Goal:
Print all the data, keeping every line exactly as it is.
+++++
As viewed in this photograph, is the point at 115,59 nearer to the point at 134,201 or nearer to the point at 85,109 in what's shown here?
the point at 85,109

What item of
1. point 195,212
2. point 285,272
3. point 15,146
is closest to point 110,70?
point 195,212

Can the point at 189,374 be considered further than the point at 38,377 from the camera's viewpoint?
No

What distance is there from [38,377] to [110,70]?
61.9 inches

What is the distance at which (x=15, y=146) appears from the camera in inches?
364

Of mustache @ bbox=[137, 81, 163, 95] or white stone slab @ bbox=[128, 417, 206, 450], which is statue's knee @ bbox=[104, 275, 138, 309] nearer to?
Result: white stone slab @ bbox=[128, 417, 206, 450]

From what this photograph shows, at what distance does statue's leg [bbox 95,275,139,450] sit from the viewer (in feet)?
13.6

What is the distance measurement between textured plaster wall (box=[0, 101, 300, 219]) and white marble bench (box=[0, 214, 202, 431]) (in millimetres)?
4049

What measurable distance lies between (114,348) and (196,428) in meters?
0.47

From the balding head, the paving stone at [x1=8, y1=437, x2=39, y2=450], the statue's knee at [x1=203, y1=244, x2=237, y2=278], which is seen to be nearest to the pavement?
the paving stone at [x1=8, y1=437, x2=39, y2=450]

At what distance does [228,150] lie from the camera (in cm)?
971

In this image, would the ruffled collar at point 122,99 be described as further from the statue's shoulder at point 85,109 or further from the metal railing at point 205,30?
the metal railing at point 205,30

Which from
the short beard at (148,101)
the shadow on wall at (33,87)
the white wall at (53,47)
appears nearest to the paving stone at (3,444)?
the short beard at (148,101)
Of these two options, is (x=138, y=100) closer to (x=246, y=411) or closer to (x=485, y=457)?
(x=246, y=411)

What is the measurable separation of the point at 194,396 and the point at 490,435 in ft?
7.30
+++++
Exercise response:
As viewed in this photograph, is the point at 115,59 nearer to the point at 134,201 or nearer to the point at 85,109 in what's shown here?
the point at 85,109

What item of
1. point 195,212
2. point 285,272
3. point 15,146
is closest to point 110,70?
point 195,212

Can the point at 189,374 be considered further than the point at 38,377 from the camera's viewpoint?
No

What distance is there from [38,377] to [110,70]?
61.9 inches

What is the distance at which (x=15, y=146) appears from the camera in inches?
364

Of mustache @ bbox=[137, 81, 163, 95] or white stone slab @ bbox=[128, 417, 206, 450], which is statue's knee @ bbox=[104, 275, 138, 309] nearer to?
Result: white stone slab @ bbox=[128, 417, 206, 450]

From what this photograph shows, at what distance does statue's leg [bbox 95,275,139,450] sit from the viewer (in feet)?
13.6

What is the distance measurement between textured plaster wall (box=[0, 101, 300, 219]) and white marble bench (box=[0, 214, 202, 431]) (in millimetres)?
4049

What measurable distance lies between (114,348) and (196,428) in meters?
0.47

From the balding head, the paving stone at [x1=8, y1=437, x2=39, y2=450], the statue's knee at [x1=203, y1=244, x2=237, y2=278], which is seen to be nearest to the pavement?
the paving stone at [x1=8, y1=437, x2=39, y2=450]

At what distance does [228,150] lie from the camera (in cm)?
971

In this image, would the ruffled collar at point 122,99 be described as further from the statue's shoulder at point 85,109 or further from the metal railing at point 205,30?
the metal railing at point 205,30

Which from
the short beard at (148,101)
the shadow on wall at (33,87)
the white wall at (53,47)
appears nearest to the paving stone at (3,444)?
the short beard at (148,101)
Of these two options, is (x=138, y=100) closer to (x=246, y=411) or closer to (x=485, y=457)?
(x=246, y=411)

What is the measurable separation of the point at 194,396 and the point at 490,435 in ft?
7.30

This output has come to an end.